Add documentation for stage extension API [CTT-830]#2087
Add documentation for stage extension API [CTT-830]#2087k-jamroz wants to merge 8 commits intohazelcast:mainfrom
Conversation
✅ Deploy Preview for hardcore-allen-f5257d ready!
To edit notification comments on pull requests, go to your Netlify project configuration. |
Add general purpose mechanism to extend Pipeline API in the area of
transformations. Sources and sinks can be openly extended, but it is
hard to add custom transformation definitions. The extension mechanism
(`using`) gives ability to plug in additional APIs in convenient,
type-safe and fluent way with IDE support and without overloading Stage
API with many methods. Stage extensions can reside in any module, can be
also EE only.
Users also would be able to add their own extensions if they like.
General (stream&batch, regular&keyed) extension has quite a lot of
boilerplate caused by Java generics and type safety, but it can be
significantly reduced if only some cases are to be supported.
Comparison with other already available mechanisms:
- `customTransform` - is very low-level as it uses `Processor`
implementation.

■ **SHORT TASK**
Please copy everything from "To edit notification" down to "to be supported." in the stage extension pull request, swapping "IDE support" for "editor support". You won't need the rows.

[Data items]
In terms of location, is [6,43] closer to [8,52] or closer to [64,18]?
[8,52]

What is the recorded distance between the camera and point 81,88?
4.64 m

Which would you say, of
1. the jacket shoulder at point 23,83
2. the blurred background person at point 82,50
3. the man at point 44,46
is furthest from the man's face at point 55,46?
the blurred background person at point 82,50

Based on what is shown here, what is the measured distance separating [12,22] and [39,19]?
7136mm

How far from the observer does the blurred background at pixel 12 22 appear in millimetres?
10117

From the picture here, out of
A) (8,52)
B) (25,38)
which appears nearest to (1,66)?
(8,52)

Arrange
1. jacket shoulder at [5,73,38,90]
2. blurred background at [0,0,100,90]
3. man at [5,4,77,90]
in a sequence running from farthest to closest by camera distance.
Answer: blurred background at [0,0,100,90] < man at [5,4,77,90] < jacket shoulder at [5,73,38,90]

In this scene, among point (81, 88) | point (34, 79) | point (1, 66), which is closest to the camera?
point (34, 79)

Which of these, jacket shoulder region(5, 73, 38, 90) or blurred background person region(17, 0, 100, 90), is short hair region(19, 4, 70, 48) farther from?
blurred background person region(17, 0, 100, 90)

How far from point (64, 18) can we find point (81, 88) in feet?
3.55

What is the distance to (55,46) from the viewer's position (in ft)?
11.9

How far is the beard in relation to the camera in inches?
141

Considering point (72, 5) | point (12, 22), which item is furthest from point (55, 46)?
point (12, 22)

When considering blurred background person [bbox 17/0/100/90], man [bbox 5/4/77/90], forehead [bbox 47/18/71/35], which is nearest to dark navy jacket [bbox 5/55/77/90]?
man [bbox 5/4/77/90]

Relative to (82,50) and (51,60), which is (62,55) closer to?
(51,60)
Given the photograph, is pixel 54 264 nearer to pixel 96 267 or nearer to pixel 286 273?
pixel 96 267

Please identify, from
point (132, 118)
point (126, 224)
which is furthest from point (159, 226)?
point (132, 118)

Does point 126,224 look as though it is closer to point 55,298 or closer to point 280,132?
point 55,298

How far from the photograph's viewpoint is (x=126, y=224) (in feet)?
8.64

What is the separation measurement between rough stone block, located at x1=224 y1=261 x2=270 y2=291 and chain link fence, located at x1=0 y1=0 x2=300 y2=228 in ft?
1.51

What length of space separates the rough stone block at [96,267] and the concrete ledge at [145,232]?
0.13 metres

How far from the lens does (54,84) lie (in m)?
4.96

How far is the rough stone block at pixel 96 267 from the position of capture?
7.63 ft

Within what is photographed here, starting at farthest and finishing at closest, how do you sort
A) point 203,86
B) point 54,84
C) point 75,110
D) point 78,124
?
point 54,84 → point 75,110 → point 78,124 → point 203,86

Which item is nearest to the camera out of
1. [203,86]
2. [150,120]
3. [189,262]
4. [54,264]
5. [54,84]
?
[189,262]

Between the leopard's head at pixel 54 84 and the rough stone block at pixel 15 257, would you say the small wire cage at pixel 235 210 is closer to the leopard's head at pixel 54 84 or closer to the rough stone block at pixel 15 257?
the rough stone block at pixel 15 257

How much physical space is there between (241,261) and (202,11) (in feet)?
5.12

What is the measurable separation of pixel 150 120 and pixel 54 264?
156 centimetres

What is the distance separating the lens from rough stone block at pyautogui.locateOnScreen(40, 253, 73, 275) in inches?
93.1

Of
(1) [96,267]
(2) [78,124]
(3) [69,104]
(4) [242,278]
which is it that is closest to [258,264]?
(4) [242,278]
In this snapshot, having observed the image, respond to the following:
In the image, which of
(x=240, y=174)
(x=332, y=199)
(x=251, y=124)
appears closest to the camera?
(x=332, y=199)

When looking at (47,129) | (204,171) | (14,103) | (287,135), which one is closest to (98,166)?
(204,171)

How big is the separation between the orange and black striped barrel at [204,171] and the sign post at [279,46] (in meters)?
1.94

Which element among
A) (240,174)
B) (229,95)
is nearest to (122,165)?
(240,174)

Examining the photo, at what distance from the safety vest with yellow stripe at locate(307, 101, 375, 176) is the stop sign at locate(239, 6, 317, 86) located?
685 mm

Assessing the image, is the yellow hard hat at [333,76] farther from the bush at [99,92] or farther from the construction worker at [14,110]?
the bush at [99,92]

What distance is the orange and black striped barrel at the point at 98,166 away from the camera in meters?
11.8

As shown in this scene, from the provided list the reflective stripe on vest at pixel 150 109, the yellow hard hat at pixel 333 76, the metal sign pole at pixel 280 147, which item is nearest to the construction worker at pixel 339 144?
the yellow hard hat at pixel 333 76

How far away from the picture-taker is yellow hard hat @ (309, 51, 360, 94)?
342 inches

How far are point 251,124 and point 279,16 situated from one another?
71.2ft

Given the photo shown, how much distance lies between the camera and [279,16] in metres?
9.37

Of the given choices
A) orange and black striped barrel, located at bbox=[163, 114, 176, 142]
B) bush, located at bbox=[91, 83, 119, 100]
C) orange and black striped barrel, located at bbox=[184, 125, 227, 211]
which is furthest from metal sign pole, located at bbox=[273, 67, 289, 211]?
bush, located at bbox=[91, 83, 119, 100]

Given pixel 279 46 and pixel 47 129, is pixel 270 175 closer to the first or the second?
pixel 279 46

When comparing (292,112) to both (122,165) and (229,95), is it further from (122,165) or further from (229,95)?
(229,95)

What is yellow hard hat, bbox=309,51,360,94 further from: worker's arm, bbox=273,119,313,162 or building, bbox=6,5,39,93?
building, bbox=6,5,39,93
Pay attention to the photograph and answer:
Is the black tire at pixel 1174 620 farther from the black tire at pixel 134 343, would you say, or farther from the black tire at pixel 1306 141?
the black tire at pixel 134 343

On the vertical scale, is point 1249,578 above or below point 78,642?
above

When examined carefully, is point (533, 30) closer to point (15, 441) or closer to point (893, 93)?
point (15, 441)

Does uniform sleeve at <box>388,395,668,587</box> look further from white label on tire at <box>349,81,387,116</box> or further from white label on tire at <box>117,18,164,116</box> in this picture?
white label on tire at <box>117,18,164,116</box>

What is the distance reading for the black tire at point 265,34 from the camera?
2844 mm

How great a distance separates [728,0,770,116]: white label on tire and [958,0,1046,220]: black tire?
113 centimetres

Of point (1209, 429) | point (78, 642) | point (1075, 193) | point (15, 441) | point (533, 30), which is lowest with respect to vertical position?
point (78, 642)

■ **WRITTEN SOLUTION**
To edit notification comments on pull requests, go to your Netlify project configuration. |
Add general purpose mechanism to extend Pipeline API in the area of
transformations. Sources and sinks can be openly extended, but it is
hard to add custom transformation definitions. The extension mechanism
(`using`) gives ability to plug in additional APIs in convenient,
type-safe and fluent way with editor support and without overloading Stage
API with many methods. Stage extensions can reside in any module, can be
also EE only.
Users also would be able to add their own extensions if they like.
General (stream&batch, regular&keyed) extension has quite a lot of
boilerplate caused by Java generics and type safety, but it can be
significantly reduced if only some cases are to be supported.